| THE EXERCISE |
Rewrite the listing from the line that contains "Comparing the three" through the line that contains "1294 millimetres", changing "buffalo hoof" to "buffalo foot" and leaving everything else as it is.

| RECORDS PROVIDED |
>> BEGIN

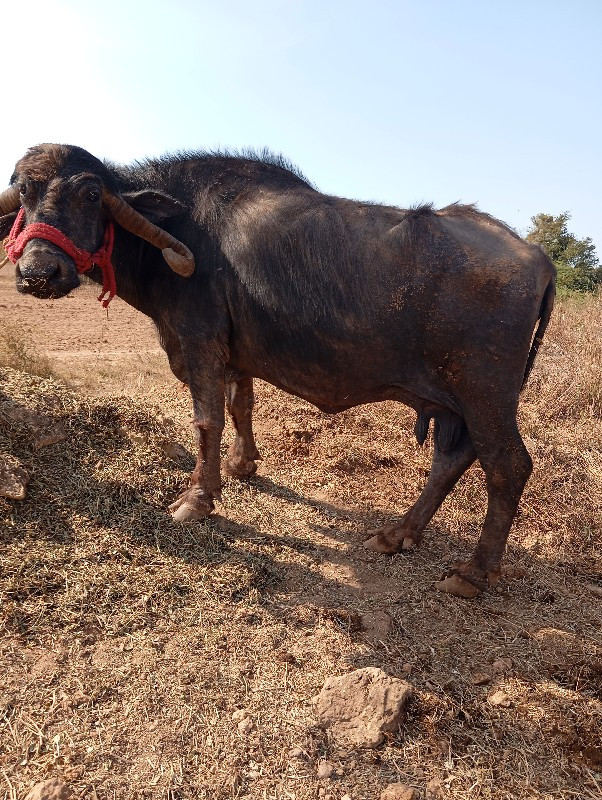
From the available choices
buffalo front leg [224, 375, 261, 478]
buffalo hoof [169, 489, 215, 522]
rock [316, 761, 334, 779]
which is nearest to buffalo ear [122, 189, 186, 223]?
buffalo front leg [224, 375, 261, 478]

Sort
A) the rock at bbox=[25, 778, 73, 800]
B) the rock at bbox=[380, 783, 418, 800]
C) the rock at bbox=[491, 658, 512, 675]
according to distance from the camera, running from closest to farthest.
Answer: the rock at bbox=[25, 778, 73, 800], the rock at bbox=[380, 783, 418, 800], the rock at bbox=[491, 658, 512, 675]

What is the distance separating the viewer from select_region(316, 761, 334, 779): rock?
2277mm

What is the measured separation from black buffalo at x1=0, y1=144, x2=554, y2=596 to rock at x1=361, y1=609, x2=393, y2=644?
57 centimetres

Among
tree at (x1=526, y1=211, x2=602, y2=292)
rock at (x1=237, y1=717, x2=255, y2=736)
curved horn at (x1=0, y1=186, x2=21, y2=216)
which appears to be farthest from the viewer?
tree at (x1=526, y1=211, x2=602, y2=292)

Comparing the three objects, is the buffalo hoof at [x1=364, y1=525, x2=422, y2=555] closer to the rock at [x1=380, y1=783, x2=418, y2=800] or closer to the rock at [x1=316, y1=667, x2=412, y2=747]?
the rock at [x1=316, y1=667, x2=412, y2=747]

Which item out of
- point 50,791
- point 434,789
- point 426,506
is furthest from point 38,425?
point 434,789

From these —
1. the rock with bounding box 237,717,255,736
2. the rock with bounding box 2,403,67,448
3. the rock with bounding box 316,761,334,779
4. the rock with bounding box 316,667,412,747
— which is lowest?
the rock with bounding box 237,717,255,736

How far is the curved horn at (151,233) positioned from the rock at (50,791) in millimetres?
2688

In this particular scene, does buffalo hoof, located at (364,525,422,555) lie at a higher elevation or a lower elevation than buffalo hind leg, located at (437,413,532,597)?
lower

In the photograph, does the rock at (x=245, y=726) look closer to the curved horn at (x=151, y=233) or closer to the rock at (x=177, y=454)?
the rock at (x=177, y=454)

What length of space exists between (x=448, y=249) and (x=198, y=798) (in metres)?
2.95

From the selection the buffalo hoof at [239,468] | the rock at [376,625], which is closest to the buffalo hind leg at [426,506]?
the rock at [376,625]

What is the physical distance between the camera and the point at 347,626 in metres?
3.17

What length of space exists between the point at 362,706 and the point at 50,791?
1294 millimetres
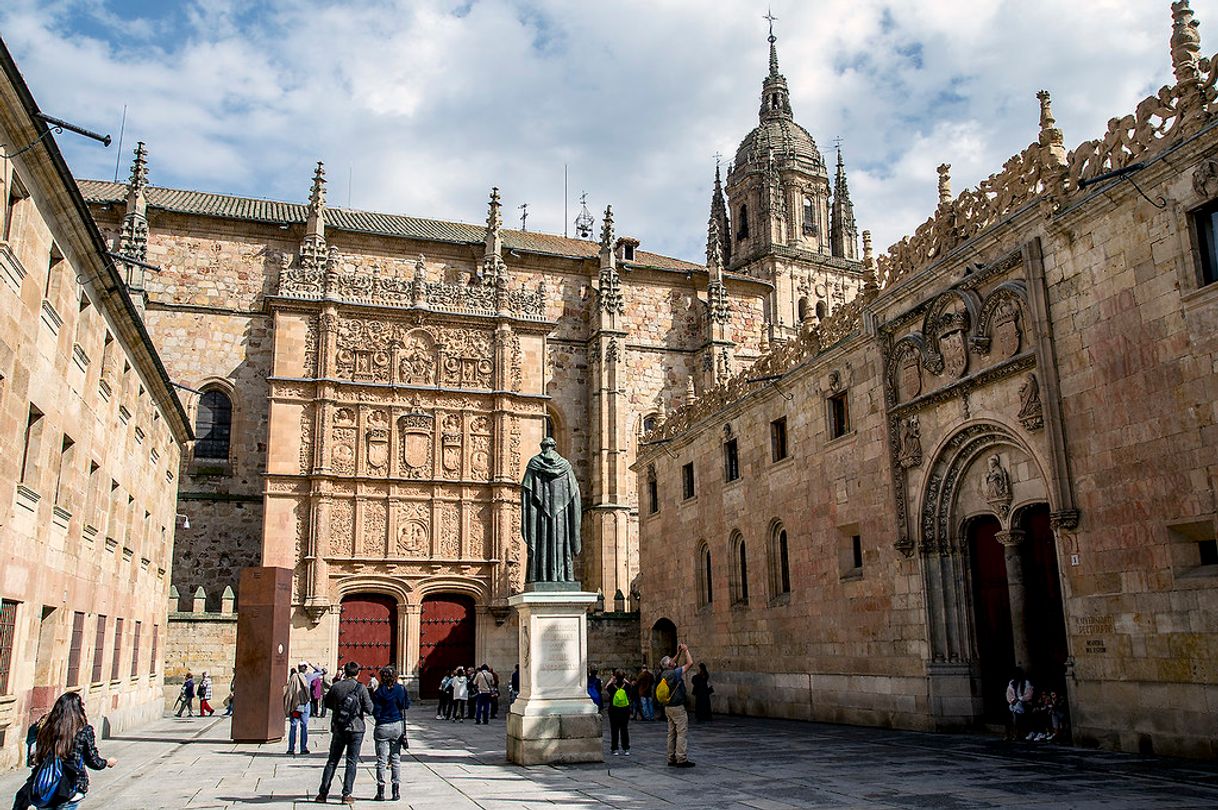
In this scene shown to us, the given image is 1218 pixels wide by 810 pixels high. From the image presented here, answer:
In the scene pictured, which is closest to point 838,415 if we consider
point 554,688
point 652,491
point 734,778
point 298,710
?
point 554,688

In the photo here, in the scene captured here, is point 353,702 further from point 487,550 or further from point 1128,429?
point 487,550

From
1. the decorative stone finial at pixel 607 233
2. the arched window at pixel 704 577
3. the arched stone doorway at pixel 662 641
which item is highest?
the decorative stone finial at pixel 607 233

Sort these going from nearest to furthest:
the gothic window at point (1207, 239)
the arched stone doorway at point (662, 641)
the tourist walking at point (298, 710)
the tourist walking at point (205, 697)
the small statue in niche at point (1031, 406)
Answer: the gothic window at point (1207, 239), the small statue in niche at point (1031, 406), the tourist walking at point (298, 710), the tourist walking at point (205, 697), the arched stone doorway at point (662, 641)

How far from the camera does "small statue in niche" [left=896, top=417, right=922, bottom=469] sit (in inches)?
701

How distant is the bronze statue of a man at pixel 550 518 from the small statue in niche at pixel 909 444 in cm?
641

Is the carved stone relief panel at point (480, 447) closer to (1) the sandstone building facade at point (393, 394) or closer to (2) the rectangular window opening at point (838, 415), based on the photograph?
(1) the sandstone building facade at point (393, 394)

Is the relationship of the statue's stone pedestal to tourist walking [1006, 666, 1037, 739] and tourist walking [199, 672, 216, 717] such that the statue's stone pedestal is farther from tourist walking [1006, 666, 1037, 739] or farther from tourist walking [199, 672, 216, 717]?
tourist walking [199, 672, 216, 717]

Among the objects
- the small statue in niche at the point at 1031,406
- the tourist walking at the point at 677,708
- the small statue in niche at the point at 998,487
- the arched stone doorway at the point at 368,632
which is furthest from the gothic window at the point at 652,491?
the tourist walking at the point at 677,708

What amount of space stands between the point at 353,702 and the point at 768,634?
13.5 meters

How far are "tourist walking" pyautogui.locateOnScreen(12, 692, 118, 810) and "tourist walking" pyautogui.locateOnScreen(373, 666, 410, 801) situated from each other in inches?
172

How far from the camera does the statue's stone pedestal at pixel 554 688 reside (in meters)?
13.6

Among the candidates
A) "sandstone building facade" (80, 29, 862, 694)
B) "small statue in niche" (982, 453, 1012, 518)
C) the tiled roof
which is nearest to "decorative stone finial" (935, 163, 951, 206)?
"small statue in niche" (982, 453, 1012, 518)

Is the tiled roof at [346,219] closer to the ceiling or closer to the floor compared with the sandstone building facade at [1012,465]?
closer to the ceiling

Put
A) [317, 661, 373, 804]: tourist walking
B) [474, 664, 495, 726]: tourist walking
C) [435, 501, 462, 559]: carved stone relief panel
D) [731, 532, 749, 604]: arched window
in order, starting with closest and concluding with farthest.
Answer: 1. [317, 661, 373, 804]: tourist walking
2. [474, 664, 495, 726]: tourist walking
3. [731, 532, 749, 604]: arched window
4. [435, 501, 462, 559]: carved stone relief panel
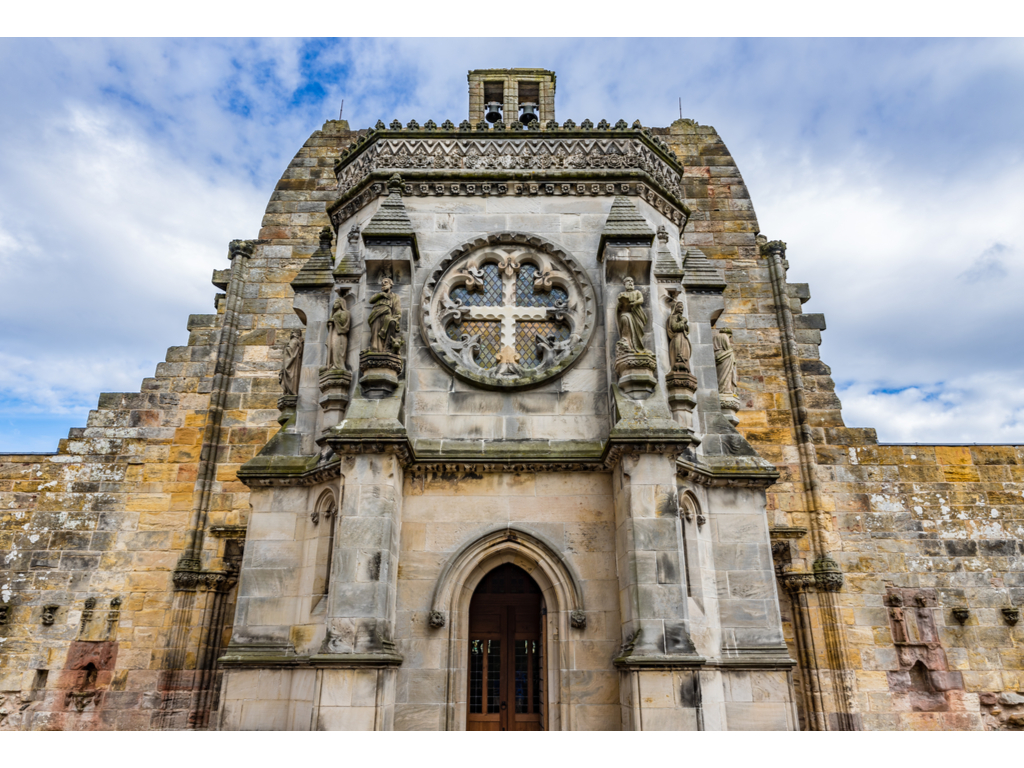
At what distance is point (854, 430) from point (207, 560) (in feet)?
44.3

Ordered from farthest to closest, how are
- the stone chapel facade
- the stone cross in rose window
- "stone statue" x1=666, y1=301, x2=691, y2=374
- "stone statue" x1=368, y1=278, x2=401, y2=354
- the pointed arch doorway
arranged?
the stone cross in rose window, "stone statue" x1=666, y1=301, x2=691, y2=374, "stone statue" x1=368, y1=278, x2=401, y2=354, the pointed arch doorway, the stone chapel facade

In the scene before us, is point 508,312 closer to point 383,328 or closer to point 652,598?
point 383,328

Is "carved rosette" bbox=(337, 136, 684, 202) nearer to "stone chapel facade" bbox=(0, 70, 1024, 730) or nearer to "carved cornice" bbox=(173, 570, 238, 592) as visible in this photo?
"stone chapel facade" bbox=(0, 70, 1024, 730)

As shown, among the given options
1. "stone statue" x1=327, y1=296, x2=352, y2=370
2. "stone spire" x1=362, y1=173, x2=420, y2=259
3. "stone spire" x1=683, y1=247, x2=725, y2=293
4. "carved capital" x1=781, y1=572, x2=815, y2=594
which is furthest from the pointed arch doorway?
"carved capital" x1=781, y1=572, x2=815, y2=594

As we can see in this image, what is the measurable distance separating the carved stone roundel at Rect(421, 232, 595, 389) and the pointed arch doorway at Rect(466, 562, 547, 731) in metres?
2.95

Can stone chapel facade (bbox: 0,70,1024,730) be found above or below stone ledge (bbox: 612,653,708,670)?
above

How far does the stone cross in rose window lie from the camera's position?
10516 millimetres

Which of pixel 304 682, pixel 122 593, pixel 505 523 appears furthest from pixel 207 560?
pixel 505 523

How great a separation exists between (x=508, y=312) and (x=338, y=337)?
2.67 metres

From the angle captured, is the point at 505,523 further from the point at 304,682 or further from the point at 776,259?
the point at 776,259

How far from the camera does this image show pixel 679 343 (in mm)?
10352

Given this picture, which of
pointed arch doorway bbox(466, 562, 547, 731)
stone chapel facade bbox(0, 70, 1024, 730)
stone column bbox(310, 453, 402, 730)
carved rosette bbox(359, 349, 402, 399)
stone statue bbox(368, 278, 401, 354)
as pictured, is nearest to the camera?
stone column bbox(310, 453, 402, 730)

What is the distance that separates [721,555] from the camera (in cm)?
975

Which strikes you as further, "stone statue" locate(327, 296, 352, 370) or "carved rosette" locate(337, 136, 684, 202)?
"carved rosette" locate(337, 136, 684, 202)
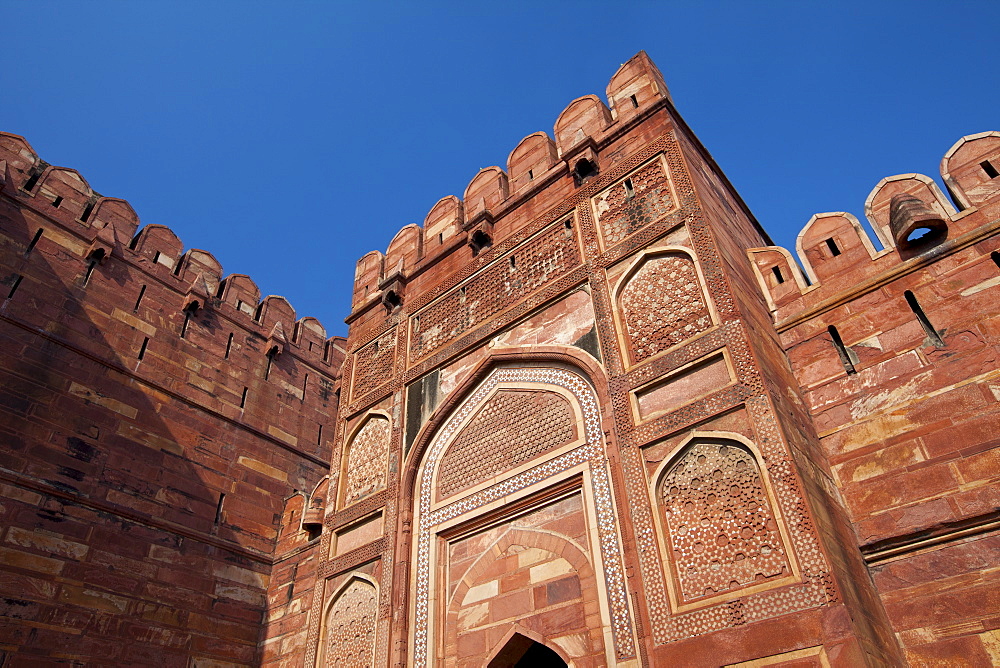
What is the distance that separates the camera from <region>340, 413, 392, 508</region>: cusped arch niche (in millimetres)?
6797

>> END

| RESPONSE TO THIS EXERCISE |
Comparing the three objects, is the buffalo foot at [x1=364, y1=525, x2=422, y2=555] closer to the rock at [x1=380, y1=783, x2=418, y2=800] or closer to the rock at [x1=316, y1=667, x2=412, y2=747]?
the rock at [x1=316, y1=667, x2=412, y2=747]

Which item out of
- point 50,791
- point 434,789
- point 426,506
is furthest from point 38,425?
point 434,789

From these —
1. the rock with bounding box 237,717,255,736
2. the rock with bounding box 2,403,67,448
3. the rock with bounding box 316,761,334,779
4. the rock with bounding box 316,667,412,747
— which is lowest?
the rock with bounding box 237,717,255,736

How far is the curved horn at (151,233) positioned from the rock at (50,791) in millimetres?
2688

In this particular scene, does buffalo foot, located at (364,525,422,555) lie at a higher elevation or a lower elevation than buffalo hind leg, located at (437,413,532,597)?
lower

In the photograph, does the rock at (x=245, y=726) look closer to the curved horn at (x=151, y=233) or closer to the rock at (x=177, y=454)?
the rock at (x=177, y=454)

What length of space exists between (x=448, y=249) and (x=198, y=798) (in metres)?
2.95

From the selection the buffalo foot at [239,468] | the rock at [376,625], which is closest to the buffalo hind leg at [426,506]?
the rock at [376,625]

What is the physical distance between the camera and the point at 347,626 in metres?
3.17

What length of space exists between the point at 362,706 and the point at 50,791?
1294 millimetres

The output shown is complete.